A wireless ad hoc network refers to an autonomous system of fixed or mobile nodes connected by wireless links, the union of which form an arbitrary network topology in which nodes can serve as relay points for communication between other nodes. A mobile ad hoc network refers to a wireless ad hoc network in which the nodes are free to move randomly and to organize themselves arbitrarily. Ad hoc wireless networks continue to rise is popularity because they requires minimal configuration, are quick to deploy, and can be used in situations where fixed communication infrastructure does not exist or has been destroyed.
Nodes in a wireless ad hoc network often communicate using a carrier sense multiple access (CSMA) communication protocol under the IEEE 802.11 standard. Nodes in a CSMA protocol contend for access to a shared transmission medium or channel. A node wishing to transmit a packet (the “sender node”) first listens to (or “carrier-senses”) the shared medium for a defined duration to determine if there are any transmissions on the medium, and transmits only if the medium is sensed idle. Carrier sensing is usually determined by antenna sensitivity and controlled by thresholds applied to the level of (actual or apparent) perceived signal strength. In order to combat interference from hidden nodes (i.e., nodes that are capable of interfering with reception of a packet at a receiving node while not necessarily being able to receive the transmitted packet), some CSMA protocols supplement physical sensing with a reservation scheme (also known as virtual sensing). In the reservation-based CSMA, nodes exchange short request to send (RTS) and clear to send (CTS) packets with neighboring nodes prior to the actual transmission. Both packets specify the length of time needed to transmit the actual data packet. Any third party node receiving any of the two packets uses this information to predict when the medium will be available for a future transmission, and must refrain from initiating any communication until the medium is free. On the receiving side, the collision avoidance model of CSMA requires that a packet be received in the absence of any interference for the reception to be deemed successful. The complete exchange is a four-way handshake involving four packets—RTS, CTS, DATA, and ACK—with the final ACK providing notification of successful transmissions from the target node back to the sender node.

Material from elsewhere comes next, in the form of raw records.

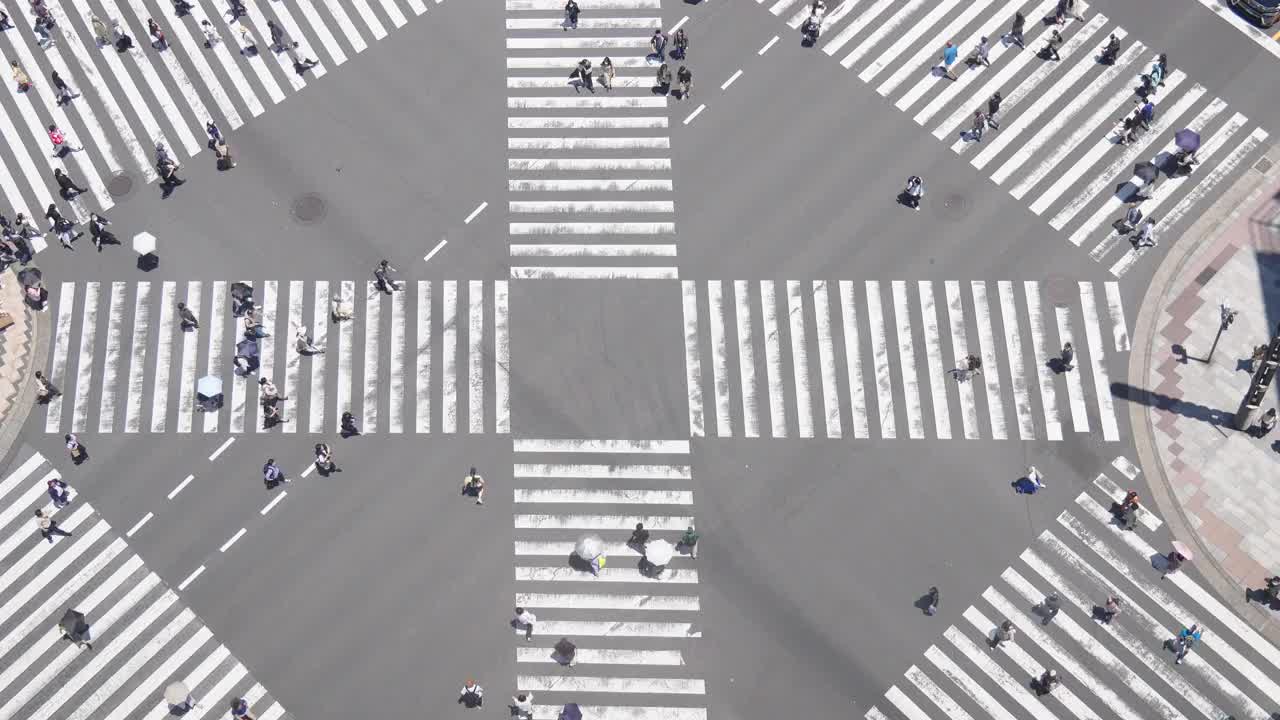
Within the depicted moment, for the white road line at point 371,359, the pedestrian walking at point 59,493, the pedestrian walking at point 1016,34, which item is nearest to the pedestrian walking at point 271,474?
the white road line at point 371,359

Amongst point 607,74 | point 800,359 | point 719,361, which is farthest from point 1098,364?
point 607,74

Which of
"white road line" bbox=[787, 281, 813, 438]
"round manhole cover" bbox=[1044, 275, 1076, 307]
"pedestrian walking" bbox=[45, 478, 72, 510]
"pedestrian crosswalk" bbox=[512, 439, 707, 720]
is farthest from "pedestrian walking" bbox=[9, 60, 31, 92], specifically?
"round manhole cover" bbox=[1044, 275, 1076, 307]

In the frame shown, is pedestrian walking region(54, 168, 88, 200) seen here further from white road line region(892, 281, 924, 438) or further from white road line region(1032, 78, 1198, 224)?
white road line region(1032, 78, 1198, 224)

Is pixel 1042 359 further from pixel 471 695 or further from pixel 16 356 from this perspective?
pixel 16 356

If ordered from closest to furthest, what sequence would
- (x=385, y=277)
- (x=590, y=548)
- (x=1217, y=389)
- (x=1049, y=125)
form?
1. (x=590, y=548)
2. (x=1217, y=389)
3. (x=385, y=277)
4. (x=1049, y=125)

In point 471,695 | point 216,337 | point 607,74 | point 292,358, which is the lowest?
point 471,695
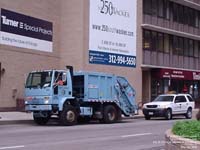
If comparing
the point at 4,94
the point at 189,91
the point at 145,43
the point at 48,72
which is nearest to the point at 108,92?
the point at 48,72

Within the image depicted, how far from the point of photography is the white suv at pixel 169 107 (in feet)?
108

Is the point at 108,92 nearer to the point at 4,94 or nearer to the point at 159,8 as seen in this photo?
the point at 4,94

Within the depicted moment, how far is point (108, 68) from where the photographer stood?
3950cm

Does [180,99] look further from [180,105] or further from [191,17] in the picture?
[191,17]

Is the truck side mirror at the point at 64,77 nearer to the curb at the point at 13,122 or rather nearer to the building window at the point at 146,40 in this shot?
the curb at the point at 13,122

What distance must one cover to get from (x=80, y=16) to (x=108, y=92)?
33.9ft

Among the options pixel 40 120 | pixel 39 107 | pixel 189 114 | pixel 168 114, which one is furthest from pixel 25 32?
pixel 189 114

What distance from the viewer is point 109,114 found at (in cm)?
2859

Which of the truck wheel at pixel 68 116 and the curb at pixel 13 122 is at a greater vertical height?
the truck wheel at pixel 68 116

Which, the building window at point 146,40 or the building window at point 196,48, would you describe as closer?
the building window at point 146,40

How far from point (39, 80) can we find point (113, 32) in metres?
14.8

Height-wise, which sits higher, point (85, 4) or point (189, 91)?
point (85, 4)

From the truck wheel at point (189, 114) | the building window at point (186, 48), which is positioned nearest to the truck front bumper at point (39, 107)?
the truck wheel at point (189, 114)

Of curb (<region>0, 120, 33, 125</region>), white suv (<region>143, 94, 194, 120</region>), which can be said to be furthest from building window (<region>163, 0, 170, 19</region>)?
curb (<region>0, 120, 33, 125</region>)
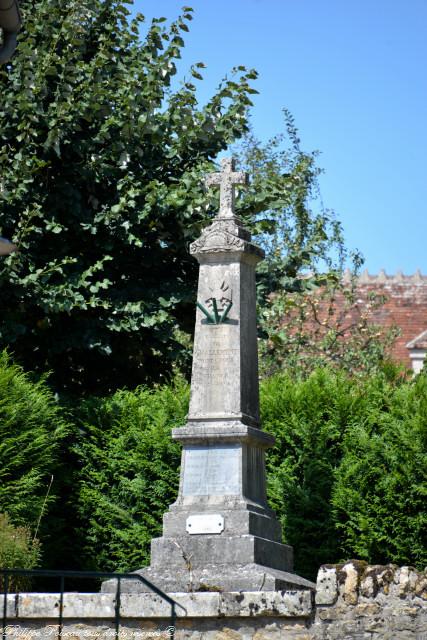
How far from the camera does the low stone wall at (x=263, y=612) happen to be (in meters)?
8.61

The resource allocation and collision avoidance models of the conventional CSMA protocol, however, are overly pessimistic. Specifically, these models of conventional CSMA fail to exploit the capability of the underlying physical layer module of the network to successfully decode multiple packets received in overlapping transmissions, referred to herein as multi-user detection (MUD) or multi-packet reception (MPR). These pessimistic models result in fewer nodes being able to transmit at any given time due to unnecessary backoffs resulting from sensing another carrier on the medium. On the reception side, receiving nodes may unnecessarily abort transmissions due to perceived interference, even when the physical layer module has successfully decoded the received packets.